I once had a dream, a long time ago, and in my dream I had arranged for my younger brother, the autistic one, to be murdered. I'd paid someone to beat him to death, and they had. And when I woke up, I felt really guilty because I'd had him beaten to death, and not killed in some more humane way. I mean, I felt really guilty about that, it felt so real, I felt like I'd really done it and I couldn't stop thinking about what a horrible way it must be to die.

I hate so much when people say that disabled people can "be happy too". What the fuck does that mean? As an argument against, for example, aborting a foetus that you know is Down's Syndrome. "They can be happy too." Yeah. Or, they can be dependent on other people for the rest of their lives, never fit in and be taken advantage of by any sick fuck who chooses to do so.

I think my brother would be better off if he'd never been born. It's hard not to think, selfishly, that I would have been better off without him. Sure, I'd probably be one of those stupid people who goes around thinking that disabled people can be happy too, but that's an illusion I'd be happy to carry.

I think my brother's life is tragic. Much effort went into painstakingly teaching him to speak -- rewarding him for making a grunt, a syllable, a word, a sentence -- so that he could turn around and tell us: "I know I'm not normal."

Not normal.

Now, I know that no one thinks they are normal. But with him it's like this. You might be single, lonely, bored and unhappy with your life. You might be looking for someone, you might have a hundred stories about the terrible dates you've been on, the bad relationships you've been in.

My brother knows that no "normal" girl will ever be interested in him.
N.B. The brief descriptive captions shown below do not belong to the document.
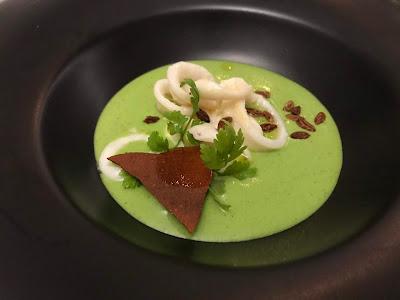 Sort bolle med grønn suppe med blekksprutringer og noen blader på toppen.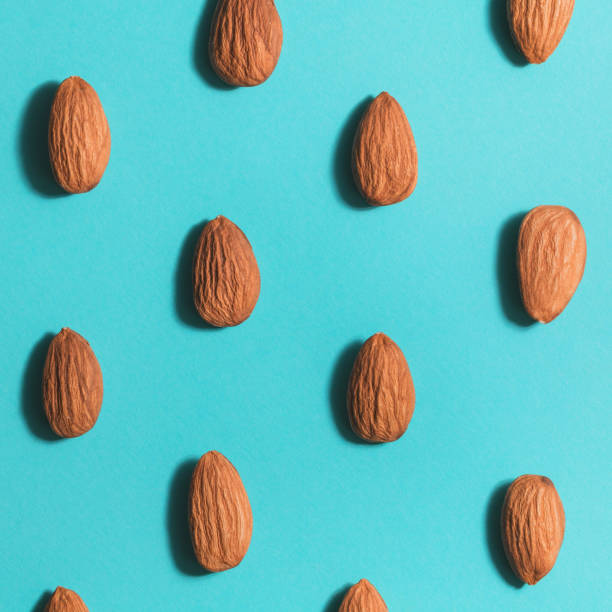 Symmetrical pattern of almonds on blue. Flat lay. stock photo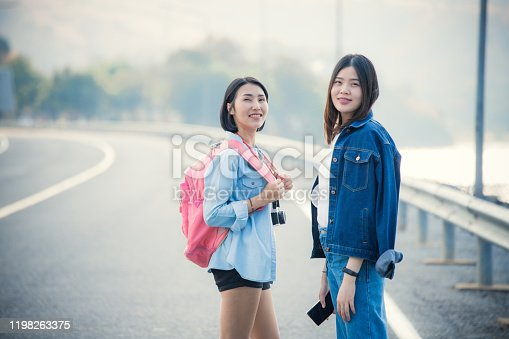 Two Young asian woman traveler with a backpack and travel hat walking on the road. Travel holiday relaxation in Kanchanaburi Thailand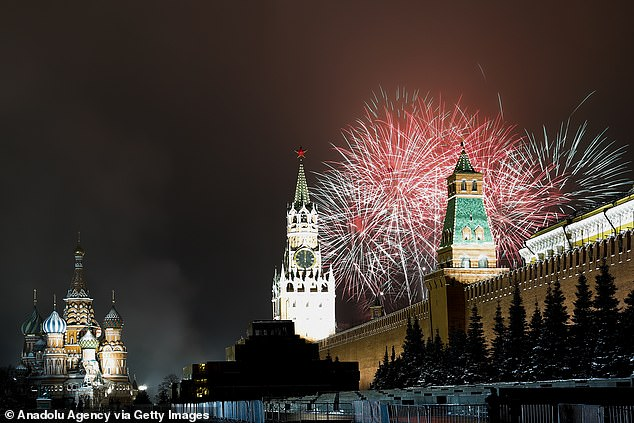 Fireworks go off over Moscow's Red Square marking the beginning of 2021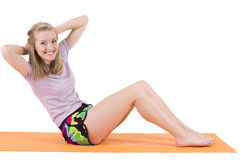 Smiling blond woman training stomach muscles on a mat Royalty Free Stock Photos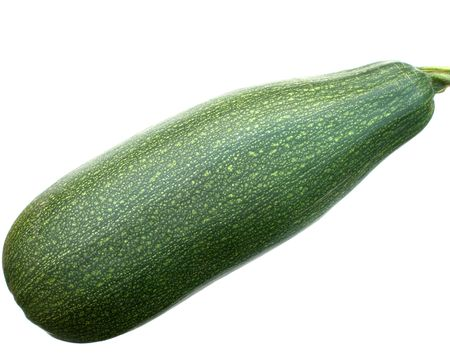 Green vegetable marrow on a white background a close up. Stock Photo - 5639548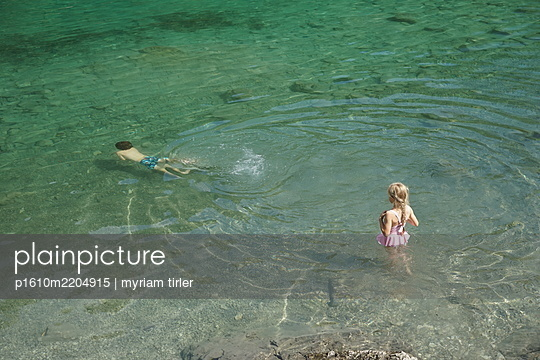 A brother and sister swim and play in a lake  - p1610m2204915 by myriam tirler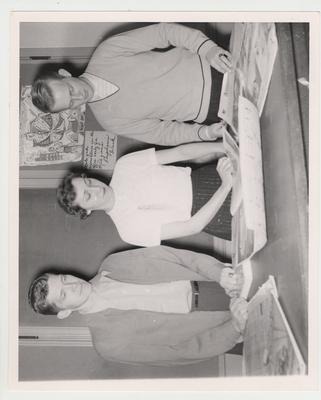 Shirley Hughes (center) flanked by two unidentified men in a Journalism class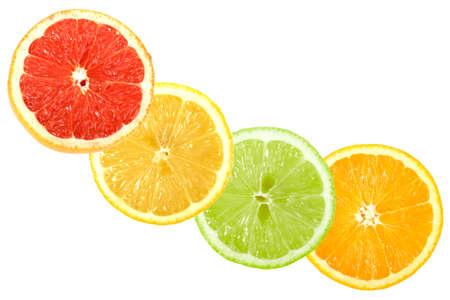 Set of cross citrus fruits. Isolated on white background. Close-up. photo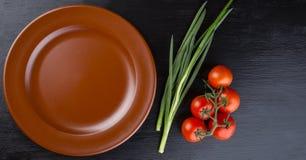 Bruine kleischotel en tomatoess op zwarte achtergrond Stock Fotografie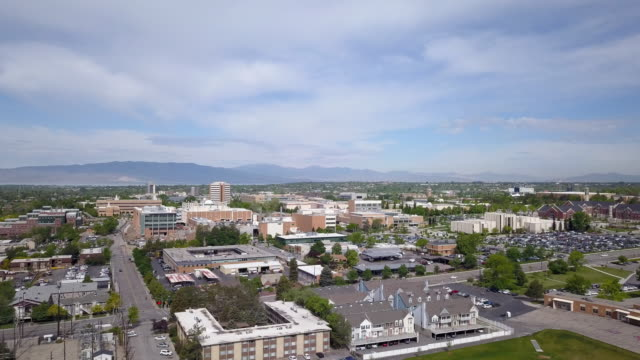 panning aerial view overlooking provo utah - provo stock-videos und b-roll-filmmaterial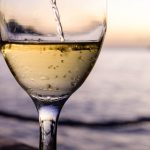 Free stock photo Close-up of white wine being poured in wineglass at beach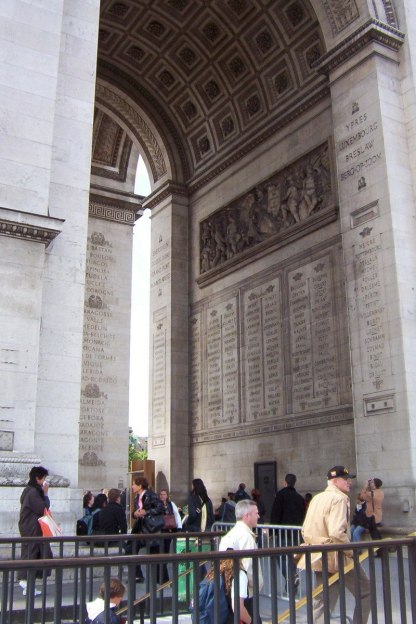 An image of the names of great battles and victories engraved under the great aches of the Arc de Triomphe, Paris, France.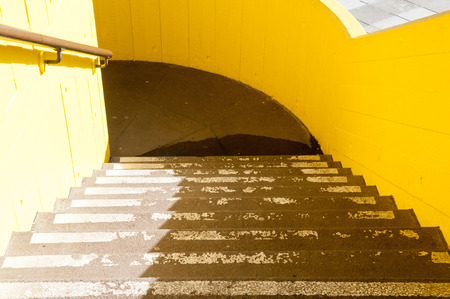 stair well: Set of car park stairs with a shadow being cast across them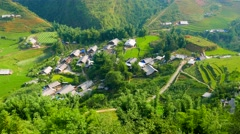 View of valley with green rice terraces and village. Sapa, Vietnam. Stock Footage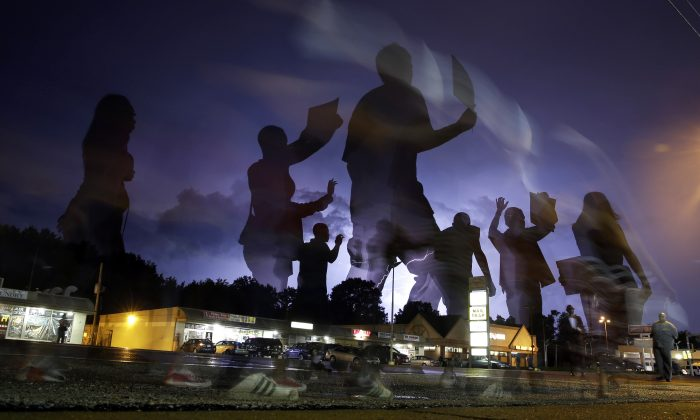 Photo taken with a long exposure, protesters march in the street as lightning flashes in the distance in Ferguson, Mo, Aug. 20, 2014. (AP Photo/Jeff Roberson)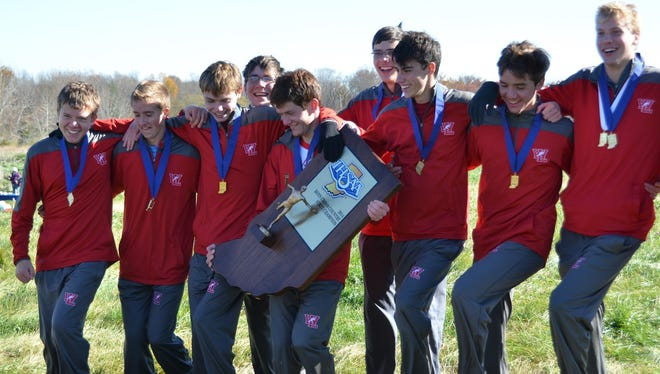 Andrius Kriauchinunas (from left), Dylan Williams, Evan Johnson, Jake Cohen, Travis Shinsky, Dom Paticsil, Cooper Williams, Logan Berndt of the West Lafayette boys cross country team do a celebratory dance with the state championship trophy.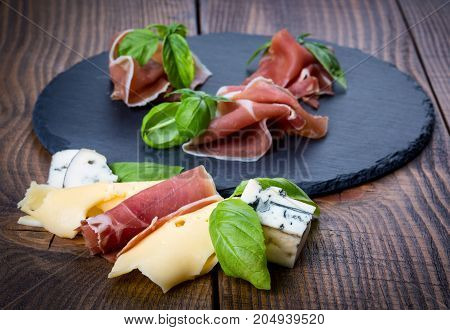 Prosciutto ham with basil leaves on black stone background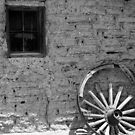 Adobe and Wagon Wheel by Larry Costales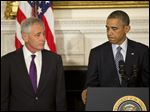 President Obama, standing with Defense Secretary Chuck Hagel, talks about Hagel's resignation during a news conference at White House today.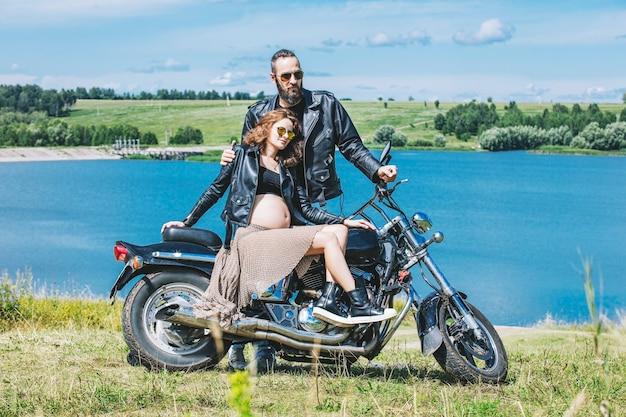 背景のオートバイの美しいカップルの男性と女性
He knows that it's not because of his haircut, his clothes, his job or his financial status. It's because of him.

When we were growing up in the 1970s, the buzzword was "early intervention". If you get to these autistic children (and by the way, I'm talking about someone severely affected, not someone who has trouble making fucking eye contact) early enough, you can educate them and integrate them in to "normal" society.

What my brother has achieved is indeed a triumph. But to what end? That he can articulate what no one can bear to hear. I mean, who can say -- would he have been able to have such thoughts if he'd not had words?

I want to say more, but later sometime.